Initialize certification client.

Arguments:

  • endpoint - Base URL of the synthesis API server (ignored if config is provided)
  • api_key - Optional API key for authentication (ignored if config is provided)
  • config - Optional ClientConfig object. If not provided, will create one from endpoint and api_key

certify
def certify(real_data: pd.DataFrame | str,
            synthetic_data: pd.DataFrame | str,
            categorical_cols: list[str] | None = None,
            target_col: str | None = None,
            task_type: str | None = None,
            include_privacy_attacks: bool = False,
            train_real_data: pd.DataFrame | str | None = None,
            test_real_data: pd.DataFrame | str | None = None,
            feature_cols: list[str] | None = None,
            sensitive_col: str | None = None,
            quasi_identifiers: list[str] | None = None,
            fidelity_weight: float = 0.40,
            privacy_weight: float = 0.30,
            utility_weight: float = 0.20,
            completeness_weight: float = 0.10) -> dict[str, Any]

Certify synthetic data quality with comprehensive scoring.

Arguments:

  • real_data - Real dataset (DataFrame or CSV path)
  • synthetic_data - Synthetic dataset (DataFrame or CSV path)
  • categorical_cols - List of categorical column names
  • target_col - Target column for utility evaluation (TSTR/TRTR)
  • task_type - Task type: ‘classification’ or ‘regression’
  • include_privacy_attacks - Run privacy attack evaluation (MIA, SARP, Linkage)
  • train_real_data - Training split of real data (required if include_privacy_attacks=True)
  • test_real_data - Test split of real data (required if include_privacy_attacks=True)
  • feature_cols - Feature columns for MIA (privacy attacks)
  • sensitive_col - Sensitive column for SARP (privacy attacks)
  • quasi_identifiers - Quasi-identifier columns for linkage analysis
  • fidelity_weight - Weight for fidelity component (default 40%)

» **ITEMS**
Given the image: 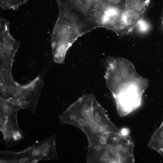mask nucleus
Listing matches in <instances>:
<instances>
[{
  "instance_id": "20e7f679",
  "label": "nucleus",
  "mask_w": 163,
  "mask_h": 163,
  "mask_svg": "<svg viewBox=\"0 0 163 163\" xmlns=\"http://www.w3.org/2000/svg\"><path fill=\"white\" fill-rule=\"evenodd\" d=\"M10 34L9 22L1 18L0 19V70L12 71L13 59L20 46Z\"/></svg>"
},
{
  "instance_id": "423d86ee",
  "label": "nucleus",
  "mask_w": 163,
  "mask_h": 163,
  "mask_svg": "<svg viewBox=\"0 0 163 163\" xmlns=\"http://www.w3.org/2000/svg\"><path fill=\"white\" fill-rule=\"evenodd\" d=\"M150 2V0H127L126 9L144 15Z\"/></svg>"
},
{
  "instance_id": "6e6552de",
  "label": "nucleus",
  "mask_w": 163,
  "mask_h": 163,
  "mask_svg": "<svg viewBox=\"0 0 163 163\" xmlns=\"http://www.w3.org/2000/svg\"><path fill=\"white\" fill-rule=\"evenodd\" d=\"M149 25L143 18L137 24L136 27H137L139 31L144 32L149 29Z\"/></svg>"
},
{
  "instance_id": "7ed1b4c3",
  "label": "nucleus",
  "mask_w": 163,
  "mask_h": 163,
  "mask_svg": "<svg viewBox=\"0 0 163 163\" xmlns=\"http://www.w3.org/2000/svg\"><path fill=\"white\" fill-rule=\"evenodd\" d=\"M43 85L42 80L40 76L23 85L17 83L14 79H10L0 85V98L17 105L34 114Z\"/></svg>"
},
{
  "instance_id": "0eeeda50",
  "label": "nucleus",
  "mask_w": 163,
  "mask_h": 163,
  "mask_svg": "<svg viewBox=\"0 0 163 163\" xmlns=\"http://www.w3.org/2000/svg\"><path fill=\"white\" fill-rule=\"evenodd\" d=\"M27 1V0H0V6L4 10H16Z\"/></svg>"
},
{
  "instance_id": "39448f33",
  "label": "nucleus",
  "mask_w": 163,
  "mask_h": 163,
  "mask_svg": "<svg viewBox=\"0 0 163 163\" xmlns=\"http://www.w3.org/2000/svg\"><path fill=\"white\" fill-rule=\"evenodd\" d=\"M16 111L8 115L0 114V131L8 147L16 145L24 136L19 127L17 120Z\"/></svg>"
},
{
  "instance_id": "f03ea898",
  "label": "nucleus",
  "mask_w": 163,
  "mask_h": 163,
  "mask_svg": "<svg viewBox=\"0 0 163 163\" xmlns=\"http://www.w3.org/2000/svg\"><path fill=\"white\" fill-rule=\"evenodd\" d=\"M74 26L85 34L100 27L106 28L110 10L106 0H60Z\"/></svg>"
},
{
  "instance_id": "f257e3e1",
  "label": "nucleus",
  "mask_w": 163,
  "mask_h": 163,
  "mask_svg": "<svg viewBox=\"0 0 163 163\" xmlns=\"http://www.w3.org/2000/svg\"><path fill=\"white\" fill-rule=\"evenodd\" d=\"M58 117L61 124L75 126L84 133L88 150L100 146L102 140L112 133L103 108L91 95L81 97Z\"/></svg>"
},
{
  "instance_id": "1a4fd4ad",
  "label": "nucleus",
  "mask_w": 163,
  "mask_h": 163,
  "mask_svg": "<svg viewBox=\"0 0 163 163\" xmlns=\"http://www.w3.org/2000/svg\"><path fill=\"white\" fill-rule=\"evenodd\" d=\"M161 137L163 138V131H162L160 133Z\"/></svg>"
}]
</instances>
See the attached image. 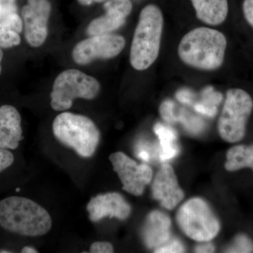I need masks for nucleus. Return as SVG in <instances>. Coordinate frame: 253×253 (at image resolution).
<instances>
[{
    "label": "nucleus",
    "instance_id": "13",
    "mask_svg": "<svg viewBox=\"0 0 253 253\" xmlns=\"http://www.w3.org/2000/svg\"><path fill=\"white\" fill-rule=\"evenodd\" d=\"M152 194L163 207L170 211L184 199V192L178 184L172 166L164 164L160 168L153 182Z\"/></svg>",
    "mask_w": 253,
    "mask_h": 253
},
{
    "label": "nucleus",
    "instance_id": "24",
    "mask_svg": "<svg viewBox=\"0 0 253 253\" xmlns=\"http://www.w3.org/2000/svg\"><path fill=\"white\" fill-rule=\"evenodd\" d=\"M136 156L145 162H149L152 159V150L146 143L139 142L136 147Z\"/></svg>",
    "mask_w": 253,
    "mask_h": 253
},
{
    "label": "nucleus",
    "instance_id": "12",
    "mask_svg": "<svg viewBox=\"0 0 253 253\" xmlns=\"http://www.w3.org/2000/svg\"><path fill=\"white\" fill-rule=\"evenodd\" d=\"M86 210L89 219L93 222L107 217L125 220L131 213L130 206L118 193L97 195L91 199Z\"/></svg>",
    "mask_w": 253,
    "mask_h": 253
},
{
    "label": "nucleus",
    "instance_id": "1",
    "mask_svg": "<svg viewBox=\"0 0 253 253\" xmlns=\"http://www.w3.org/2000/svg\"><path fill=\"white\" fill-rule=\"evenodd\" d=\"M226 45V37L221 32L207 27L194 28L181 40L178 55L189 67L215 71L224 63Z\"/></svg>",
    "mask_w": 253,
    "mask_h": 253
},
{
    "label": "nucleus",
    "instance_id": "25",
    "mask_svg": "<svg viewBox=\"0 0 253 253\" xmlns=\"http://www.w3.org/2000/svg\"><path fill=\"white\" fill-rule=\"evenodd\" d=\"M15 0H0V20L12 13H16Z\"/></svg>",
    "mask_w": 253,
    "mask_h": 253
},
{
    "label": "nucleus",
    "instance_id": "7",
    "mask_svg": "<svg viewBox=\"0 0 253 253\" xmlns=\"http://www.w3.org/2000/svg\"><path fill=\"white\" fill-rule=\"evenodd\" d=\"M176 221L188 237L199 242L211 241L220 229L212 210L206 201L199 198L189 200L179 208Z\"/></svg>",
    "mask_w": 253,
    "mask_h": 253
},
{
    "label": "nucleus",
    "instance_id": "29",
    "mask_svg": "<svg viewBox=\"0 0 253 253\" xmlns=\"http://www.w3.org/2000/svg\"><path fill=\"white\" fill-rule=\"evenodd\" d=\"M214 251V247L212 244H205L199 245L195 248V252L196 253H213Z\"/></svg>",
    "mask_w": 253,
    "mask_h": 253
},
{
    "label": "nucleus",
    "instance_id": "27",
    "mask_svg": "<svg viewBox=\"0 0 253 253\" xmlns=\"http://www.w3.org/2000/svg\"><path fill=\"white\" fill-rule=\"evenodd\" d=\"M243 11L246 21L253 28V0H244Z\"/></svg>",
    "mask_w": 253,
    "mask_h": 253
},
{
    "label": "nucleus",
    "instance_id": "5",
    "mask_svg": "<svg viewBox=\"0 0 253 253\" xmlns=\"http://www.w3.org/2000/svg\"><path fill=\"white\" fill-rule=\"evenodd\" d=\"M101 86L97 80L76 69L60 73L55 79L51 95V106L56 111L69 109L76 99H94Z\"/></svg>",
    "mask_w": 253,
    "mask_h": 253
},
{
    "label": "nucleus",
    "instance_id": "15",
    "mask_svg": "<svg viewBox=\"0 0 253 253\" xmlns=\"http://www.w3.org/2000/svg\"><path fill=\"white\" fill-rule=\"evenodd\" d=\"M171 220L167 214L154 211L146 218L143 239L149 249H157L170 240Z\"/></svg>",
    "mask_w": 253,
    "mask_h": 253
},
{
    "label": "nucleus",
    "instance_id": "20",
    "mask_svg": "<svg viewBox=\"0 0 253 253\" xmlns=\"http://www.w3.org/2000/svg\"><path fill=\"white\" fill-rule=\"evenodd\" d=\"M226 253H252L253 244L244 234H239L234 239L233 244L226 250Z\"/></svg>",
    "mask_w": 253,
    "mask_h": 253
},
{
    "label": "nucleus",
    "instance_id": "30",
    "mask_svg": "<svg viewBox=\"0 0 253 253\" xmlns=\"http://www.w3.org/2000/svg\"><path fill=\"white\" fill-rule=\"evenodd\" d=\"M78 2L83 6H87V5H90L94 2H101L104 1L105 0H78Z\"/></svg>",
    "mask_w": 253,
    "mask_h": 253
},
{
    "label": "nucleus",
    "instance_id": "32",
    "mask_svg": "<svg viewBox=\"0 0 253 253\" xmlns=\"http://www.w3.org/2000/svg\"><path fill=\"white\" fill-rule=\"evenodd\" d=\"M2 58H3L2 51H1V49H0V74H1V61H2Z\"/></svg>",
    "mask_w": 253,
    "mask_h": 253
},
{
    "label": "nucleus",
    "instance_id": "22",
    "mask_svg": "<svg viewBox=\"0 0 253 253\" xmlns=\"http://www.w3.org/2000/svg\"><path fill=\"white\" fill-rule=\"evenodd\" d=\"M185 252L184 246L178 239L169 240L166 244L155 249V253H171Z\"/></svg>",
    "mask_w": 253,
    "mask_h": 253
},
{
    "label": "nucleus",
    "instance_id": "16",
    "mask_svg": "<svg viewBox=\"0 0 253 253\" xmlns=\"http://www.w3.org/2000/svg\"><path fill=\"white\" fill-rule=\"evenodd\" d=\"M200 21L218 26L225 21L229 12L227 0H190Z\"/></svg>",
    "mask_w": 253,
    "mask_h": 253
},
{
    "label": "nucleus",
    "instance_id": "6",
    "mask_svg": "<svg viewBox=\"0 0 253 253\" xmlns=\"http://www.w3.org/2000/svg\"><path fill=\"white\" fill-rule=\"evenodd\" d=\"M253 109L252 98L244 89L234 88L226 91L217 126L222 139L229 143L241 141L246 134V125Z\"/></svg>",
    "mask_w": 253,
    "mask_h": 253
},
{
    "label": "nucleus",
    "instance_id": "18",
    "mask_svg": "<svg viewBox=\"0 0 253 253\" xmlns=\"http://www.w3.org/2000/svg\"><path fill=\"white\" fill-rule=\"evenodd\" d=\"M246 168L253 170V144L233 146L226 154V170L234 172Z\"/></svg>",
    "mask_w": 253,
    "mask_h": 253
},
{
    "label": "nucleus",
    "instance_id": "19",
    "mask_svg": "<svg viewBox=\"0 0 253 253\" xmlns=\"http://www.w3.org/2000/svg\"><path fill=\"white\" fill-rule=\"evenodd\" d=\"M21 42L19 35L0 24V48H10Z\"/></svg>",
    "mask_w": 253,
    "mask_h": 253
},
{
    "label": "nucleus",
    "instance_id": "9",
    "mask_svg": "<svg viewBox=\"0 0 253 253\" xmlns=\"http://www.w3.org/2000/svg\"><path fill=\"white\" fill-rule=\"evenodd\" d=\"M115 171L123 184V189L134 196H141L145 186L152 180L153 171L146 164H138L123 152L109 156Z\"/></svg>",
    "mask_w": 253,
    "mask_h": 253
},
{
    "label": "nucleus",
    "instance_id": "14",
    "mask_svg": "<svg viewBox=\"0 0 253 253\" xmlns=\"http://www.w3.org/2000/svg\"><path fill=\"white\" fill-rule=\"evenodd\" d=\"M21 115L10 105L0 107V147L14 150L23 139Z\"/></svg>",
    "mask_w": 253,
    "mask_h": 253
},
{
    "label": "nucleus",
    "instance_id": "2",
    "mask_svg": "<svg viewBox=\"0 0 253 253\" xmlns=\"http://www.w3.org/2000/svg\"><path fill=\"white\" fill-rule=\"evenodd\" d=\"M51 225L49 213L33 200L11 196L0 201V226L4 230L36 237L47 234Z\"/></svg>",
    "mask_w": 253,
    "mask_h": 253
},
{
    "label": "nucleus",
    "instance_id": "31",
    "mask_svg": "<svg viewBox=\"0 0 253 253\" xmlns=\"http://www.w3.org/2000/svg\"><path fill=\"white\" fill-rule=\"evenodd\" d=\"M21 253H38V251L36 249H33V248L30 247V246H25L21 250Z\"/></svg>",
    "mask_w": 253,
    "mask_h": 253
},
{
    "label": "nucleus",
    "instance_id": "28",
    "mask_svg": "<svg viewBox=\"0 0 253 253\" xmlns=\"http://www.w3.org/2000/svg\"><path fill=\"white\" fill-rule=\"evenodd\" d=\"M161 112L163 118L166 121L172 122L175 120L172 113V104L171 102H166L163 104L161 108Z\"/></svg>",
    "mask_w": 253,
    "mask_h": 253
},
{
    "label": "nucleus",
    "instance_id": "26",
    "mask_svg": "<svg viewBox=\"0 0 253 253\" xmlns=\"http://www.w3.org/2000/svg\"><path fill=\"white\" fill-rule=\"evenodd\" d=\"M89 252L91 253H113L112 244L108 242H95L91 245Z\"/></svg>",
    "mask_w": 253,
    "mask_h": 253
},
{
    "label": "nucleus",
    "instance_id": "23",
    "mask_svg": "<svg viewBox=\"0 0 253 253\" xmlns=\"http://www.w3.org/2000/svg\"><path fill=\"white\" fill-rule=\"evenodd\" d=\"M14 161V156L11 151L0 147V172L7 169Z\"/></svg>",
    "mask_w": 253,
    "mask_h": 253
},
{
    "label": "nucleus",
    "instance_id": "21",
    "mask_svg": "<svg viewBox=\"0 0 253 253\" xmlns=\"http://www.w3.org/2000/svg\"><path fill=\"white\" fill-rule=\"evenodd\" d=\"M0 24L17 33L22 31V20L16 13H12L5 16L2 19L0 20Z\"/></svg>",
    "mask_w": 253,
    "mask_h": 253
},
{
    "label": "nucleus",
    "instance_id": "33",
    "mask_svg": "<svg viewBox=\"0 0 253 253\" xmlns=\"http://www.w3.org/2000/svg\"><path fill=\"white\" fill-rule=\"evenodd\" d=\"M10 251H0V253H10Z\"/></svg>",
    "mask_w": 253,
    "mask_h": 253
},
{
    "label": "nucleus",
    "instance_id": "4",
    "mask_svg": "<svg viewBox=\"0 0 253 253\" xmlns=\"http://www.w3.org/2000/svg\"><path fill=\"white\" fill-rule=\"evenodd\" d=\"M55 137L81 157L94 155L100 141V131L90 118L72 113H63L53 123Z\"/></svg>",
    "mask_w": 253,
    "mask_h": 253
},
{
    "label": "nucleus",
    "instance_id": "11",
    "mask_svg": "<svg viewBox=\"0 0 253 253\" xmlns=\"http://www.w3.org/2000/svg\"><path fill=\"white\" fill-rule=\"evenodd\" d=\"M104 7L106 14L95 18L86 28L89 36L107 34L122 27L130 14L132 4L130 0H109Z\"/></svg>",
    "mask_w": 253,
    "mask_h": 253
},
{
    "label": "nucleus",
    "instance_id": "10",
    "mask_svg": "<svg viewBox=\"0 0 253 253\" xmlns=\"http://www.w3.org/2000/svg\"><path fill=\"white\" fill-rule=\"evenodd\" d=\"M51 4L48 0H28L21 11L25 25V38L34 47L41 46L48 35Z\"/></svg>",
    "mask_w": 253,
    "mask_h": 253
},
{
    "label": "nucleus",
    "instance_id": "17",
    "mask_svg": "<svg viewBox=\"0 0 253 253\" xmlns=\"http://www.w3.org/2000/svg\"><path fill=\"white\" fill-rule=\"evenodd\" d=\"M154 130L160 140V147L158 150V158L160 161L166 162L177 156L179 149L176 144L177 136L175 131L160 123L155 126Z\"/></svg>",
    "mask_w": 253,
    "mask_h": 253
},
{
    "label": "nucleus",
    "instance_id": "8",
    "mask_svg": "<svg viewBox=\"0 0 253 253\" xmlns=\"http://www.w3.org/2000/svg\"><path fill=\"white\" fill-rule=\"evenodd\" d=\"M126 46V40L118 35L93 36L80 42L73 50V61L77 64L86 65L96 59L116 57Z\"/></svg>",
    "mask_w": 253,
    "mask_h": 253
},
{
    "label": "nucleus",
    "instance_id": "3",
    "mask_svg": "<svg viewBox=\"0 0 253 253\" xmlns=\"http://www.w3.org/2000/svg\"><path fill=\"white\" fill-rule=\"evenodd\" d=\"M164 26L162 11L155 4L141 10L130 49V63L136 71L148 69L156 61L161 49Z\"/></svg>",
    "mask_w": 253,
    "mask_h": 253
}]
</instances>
==
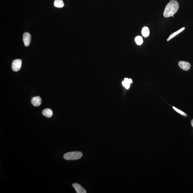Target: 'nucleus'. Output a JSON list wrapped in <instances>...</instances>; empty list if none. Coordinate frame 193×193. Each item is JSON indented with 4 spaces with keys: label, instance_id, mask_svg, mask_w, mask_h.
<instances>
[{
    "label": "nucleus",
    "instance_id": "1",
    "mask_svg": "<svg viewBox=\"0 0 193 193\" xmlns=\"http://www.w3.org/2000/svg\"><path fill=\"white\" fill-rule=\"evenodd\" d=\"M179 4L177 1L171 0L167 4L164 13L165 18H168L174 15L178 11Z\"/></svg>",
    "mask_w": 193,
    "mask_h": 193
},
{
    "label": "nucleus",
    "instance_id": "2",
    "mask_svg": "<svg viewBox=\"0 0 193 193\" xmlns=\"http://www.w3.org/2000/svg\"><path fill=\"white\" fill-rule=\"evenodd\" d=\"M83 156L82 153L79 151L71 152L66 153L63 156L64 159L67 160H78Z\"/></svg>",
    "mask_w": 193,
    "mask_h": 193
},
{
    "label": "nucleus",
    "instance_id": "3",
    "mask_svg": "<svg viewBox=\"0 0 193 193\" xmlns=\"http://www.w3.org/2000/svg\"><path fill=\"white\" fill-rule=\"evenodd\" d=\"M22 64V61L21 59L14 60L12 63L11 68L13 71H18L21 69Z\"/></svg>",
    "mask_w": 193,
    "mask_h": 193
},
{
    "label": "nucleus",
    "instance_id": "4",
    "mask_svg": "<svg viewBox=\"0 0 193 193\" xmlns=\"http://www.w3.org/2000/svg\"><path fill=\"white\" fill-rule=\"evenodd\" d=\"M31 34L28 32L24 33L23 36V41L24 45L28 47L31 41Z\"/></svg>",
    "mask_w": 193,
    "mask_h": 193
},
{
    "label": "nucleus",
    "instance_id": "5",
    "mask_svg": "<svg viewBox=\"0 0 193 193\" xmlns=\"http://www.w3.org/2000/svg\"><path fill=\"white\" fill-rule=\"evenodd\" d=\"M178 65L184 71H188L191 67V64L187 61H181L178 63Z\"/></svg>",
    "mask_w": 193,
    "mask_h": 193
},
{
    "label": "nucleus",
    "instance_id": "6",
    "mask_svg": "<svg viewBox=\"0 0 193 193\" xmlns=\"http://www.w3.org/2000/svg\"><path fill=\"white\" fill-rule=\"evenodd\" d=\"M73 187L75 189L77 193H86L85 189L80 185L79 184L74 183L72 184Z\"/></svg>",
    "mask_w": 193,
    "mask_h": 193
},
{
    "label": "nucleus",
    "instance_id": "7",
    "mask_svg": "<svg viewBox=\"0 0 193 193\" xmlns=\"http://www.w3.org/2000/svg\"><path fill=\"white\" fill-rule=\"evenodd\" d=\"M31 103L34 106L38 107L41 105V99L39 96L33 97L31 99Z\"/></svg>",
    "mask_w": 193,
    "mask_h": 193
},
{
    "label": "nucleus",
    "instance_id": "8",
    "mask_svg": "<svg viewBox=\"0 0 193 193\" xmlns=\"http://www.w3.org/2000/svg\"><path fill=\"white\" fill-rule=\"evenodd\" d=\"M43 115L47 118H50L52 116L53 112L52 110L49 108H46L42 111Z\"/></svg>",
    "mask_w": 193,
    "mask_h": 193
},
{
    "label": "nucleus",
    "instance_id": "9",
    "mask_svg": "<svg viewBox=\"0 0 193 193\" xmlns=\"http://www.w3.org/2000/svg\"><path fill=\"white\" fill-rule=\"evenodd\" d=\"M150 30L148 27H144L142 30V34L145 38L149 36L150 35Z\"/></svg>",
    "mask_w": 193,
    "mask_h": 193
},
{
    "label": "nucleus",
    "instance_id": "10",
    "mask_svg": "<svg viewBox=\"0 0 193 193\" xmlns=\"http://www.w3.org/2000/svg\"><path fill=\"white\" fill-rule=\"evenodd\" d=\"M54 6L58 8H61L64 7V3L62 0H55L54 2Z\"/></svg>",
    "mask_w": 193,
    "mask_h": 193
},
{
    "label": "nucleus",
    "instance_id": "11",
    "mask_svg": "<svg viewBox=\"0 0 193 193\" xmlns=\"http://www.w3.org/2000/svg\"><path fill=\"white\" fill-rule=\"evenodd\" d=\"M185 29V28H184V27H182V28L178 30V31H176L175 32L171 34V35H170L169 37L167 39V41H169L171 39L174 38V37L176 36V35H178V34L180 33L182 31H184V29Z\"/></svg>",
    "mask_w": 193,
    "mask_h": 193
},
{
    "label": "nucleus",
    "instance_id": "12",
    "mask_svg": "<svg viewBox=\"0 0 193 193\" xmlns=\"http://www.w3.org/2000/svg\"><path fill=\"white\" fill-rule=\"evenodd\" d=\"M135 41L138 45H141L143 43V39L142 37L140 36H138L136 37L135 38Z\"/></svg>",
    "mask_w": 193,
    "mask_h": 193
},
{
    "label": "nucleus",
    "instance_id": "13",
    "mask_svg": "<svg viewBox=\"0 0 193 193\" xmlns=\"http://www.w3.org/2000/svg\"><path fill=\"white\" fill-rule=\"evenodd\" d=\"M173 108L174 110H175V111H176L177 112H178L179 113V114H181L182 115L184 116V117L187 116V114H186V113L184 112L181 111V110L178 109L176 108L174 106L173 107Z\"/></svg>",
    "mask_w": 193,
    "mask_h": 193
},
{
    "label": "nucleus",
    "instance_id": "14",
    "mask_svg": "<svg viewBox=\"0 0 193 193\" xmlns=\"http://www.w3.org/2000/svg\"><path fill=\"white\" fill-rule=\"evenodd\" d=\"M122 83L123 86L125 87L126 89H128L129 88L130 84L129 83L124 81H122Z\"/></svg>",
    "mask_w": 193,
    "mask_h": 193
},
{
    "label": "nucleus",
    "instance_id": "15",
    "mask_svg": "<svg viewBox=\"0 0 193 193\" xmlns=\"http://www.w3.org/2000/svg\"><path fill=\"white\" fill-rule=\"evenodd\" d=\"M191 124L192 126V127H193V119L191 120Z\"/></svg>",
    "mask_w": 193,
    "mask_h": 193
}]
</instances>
...
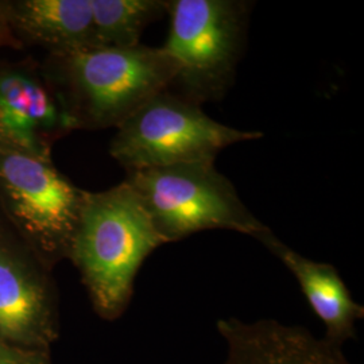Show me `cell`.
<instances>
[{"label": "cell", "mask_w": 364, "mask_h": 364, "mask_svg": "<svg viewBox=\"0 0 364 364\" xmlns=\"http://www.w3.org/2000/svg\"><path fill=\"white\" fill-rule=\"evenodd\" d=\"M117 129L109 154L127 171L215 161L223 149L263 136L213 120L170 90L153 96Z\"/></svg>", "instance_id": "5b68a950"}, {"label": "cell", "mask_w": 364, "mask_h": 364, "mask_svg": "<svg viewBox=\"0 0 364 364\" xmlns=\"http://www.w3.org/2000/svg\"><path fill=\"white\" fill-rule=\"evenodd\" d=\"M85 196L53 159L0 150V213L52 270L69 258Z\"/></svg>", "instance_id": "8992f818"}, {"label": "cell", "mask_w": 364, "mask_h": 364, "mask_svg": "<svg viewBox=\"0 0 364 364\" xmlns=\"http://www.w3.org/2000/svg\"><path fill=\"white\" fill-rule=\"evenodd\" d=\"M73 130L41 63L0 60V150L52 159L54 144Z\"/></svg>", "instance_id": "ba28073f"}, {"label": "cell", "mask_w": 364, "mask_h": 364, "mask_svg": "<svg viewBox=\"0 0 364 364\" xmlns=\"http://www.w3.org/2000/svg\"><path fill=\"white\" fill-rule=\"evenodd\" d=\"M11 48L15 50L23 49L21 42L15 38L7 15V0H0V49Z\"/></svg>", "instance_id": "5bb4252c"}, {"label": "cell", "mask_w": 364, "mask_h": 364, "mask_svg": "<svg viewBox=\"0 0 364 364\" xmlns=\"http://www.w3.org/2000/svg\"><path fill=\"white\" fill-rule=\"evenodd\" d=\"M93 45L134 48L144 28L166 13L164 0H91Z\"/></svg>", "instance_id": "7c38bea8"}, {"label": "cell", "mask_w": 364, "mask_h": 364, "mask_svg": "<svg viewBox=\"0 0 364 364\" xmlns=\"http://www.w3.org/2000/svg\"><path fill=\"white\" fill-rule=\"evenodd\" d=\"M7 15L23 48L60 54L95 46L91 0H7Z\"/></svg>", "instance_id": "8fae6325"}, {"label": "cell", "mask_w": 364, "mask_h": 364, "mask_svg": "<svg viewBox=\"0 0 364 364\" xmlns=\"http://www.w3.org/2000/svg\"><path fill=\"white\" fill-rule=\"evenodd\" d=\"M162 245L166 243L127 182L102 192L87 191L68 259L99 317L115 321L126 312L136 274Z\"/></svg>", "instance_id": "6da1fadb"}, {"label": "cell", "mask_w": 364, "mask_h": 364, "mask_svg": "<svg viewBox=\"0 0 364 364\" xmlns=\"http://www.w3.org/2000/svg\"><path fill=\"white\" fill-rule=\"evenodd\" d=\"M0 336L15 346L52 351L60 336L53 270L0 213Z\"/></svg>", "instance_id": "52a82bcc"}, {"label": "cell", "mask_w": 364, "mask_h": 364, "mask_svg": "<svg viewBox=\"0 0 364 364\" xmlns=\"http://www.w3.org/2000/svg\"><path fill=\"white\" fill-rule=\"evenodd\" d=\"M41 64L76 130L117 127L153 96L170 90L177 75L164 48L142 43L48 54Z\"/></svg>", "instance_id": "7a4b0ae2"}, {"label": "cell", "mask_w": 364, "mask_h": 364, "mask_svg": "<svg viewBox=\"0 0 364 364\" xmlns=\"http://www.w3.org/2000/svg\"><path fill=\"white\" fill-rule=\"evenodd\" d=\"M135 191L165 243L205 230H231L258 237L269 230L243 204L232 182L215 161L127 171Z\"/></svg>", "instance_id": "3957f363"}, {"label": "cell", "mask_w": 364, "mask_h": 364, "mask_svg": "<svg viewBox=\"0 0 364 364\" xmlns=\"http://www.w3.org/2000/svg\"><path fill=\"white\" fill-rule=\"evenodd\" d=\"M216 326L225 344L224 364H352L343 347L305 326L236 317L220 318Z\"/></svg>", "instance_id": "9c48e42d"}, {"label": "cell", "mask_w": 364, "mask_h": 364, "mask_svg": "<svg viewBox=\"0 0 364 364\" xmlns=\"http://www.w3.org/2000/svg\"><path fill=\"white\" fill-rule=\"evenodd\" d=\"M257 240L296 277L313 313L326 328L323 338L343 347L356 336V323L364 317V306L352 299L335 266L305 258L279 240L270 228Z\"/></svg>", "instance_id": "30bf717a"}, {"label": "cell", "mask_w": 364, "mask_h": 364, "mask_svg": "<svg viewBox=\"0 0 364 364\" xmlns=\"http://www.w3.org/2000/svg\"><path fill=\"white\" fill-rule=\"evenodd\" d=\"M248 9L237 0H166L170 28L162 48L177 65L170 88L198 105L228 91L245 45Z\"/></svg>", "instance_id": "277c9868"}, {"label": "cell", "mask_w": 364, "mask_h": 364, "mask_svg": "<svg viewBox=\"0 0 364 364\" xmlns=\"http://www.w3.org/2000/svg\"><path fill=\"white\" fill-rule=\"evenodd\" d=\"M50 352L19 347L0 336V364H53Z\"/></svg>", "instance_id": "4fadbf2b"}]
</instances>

» **ACTIONS TO TAKE**
a) Reproduce the API reference from "Initialize certification client." to "authentication (ignored if config is provided)".
b) According to the API reference, which two arguments of certify are required if include_privacy_attacks=True?

» **ANSWERS**
a)
Initialize certification client.

Arguments:

  • endpoint - Base URL of the synthesis API server (ignored if config is provided)
  • api_key - Optional API key for authentication (ignored if config is provided)

b) train_real_data and test_real_data